Former Aid Worker Sues Samaritan's Purse After Being Kidnapped In Darfur

Former Aid Worker Sues Samaritan's Purse After Being Kidnapped In Darfur

Flavia Wagner, a former aid worker who was abducted and held captive for 105 days in Darfur in 2010, is suing the charity organization who sent her to the dangerous region.

Wagner has brought formal charges against the U.S. evangelical charity Samaritan's Purse for allegedly ignoring warnings that the Abu Ajura area was unsafe for aid workers, Reuters reports.

Wagner was part of an education team conducting assessments in the embattled region of Sudan before she and her driver were taken hostage by armed bandits. The driver was released within days.

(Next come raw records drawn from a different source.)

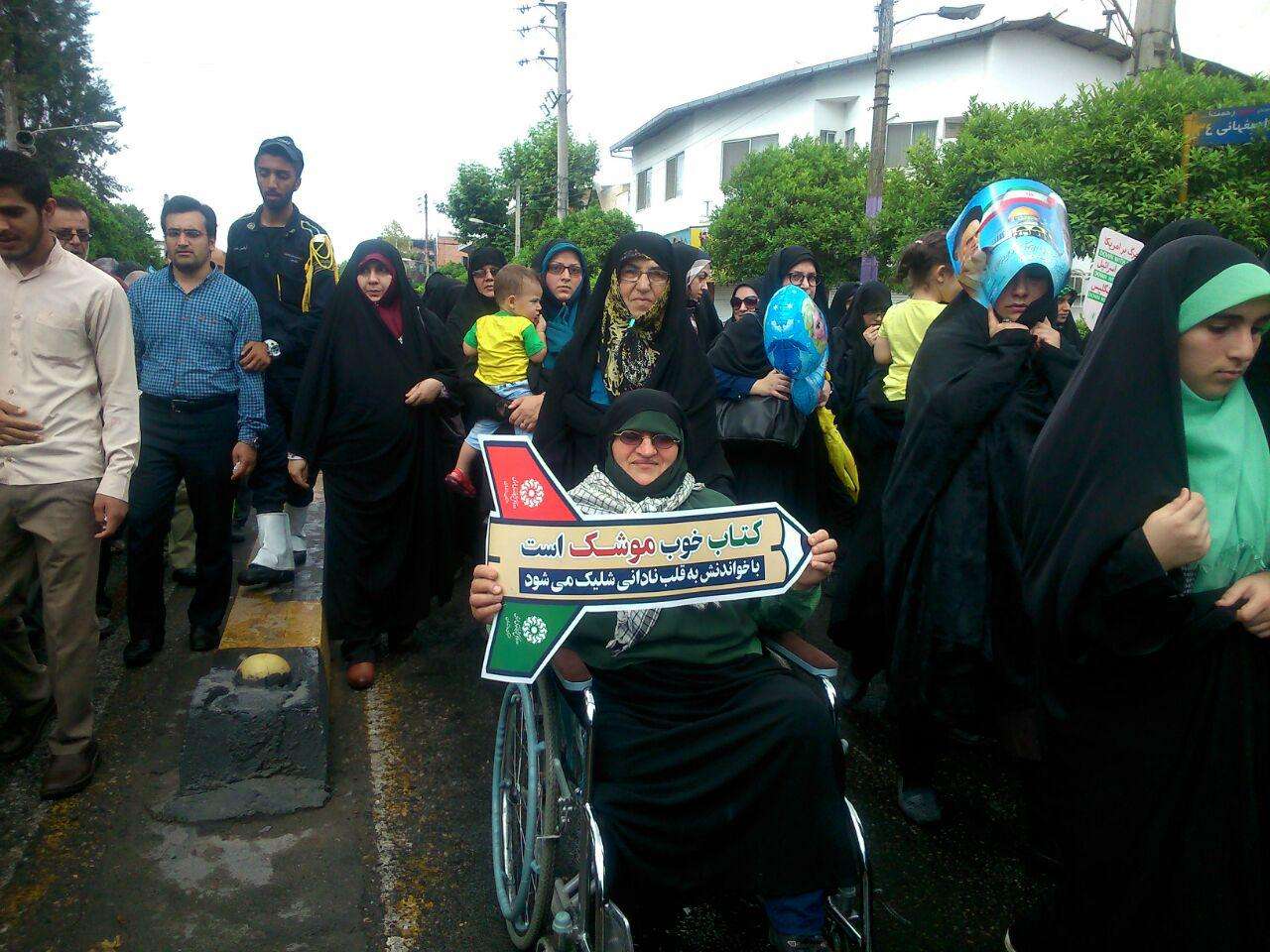 http://www.bloghnews.com/images/docs/000300/n00300109-r-b-024.jpg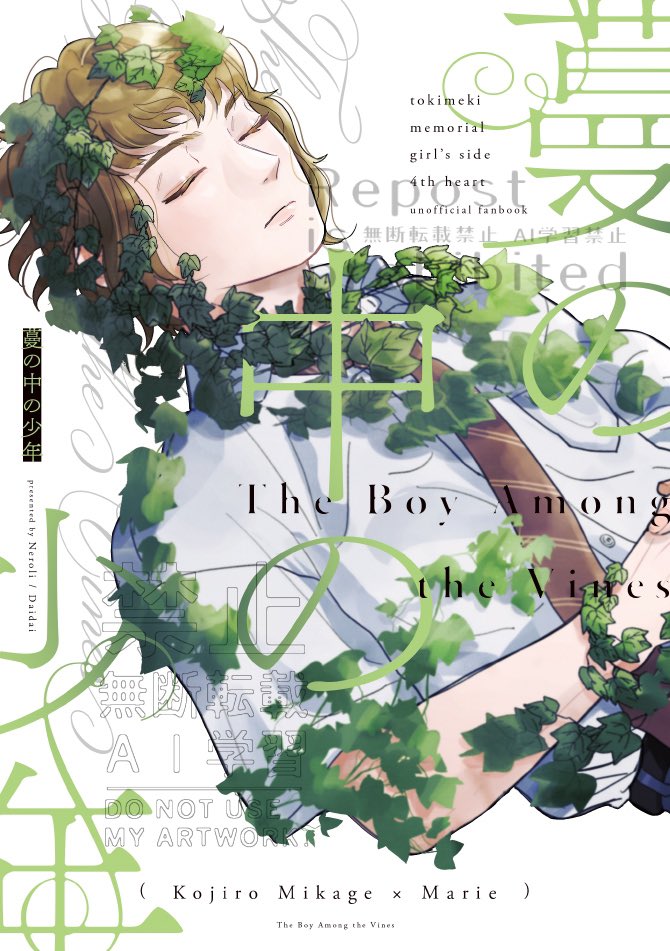 neroli_mjm's tweet photo. #GSMB大阪サークル参加
D15/Daidai
【新刊情報】「蔓の中の少年」　みかマリ本/A5/52p/¥500
突然パラレル世界に迷い込み少年になってしまった先生が、彼女への想いとどう向き合っていくのか…というお話。
素敵な表紙デザインはDD(@dd_design_tw)様にしていただきました。ツリーにサンプルあり https://t.co/uLC6Ooi1eo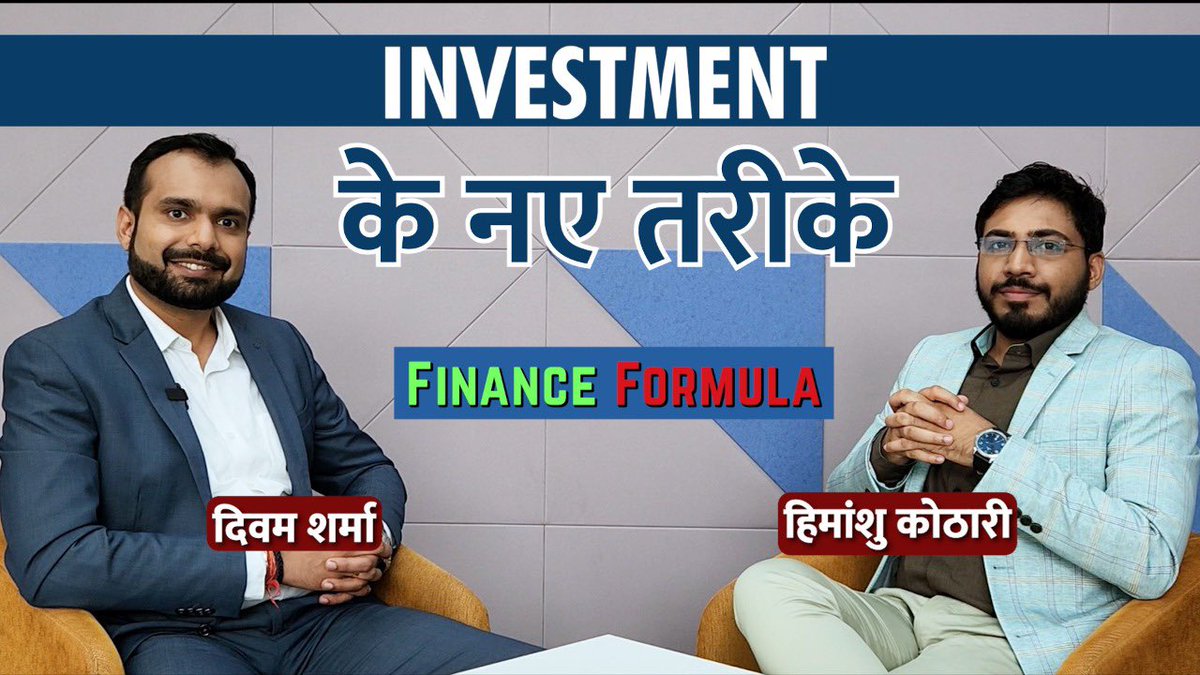 himanshuhk33's tweet photo. Unexplored opportunities for retail investors- @divamsha
Watch Video
https://t.co/u71DRuFzXv
#FinanceFormula #sharemarket #investment #nifty50 https://t.co/Op9gGsTqqi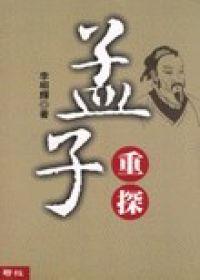 孟子重探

The New York Post reports the lawsuit also accuses Samaritan's Purse leader Franklin Graham of refusing to use an insurance policy to pay the ransom to free Wagner from her captors.

According to the New York Post, the lawsuit seeks damages for Wagner's personal suffering during her 105-day captivity.

Wagner was held captive outdoors by more than 20 Arabic-speaking men who repeatedly subjected her to "shocking abuse" that included mock executions and threats that she would be gang-raped and tortured before being put to death.

According to Reuters, both Samaritan's Purse and Clayton Consultants, the firm hired by the charity to communicate with the abductors, have both refused to comment on the allegations.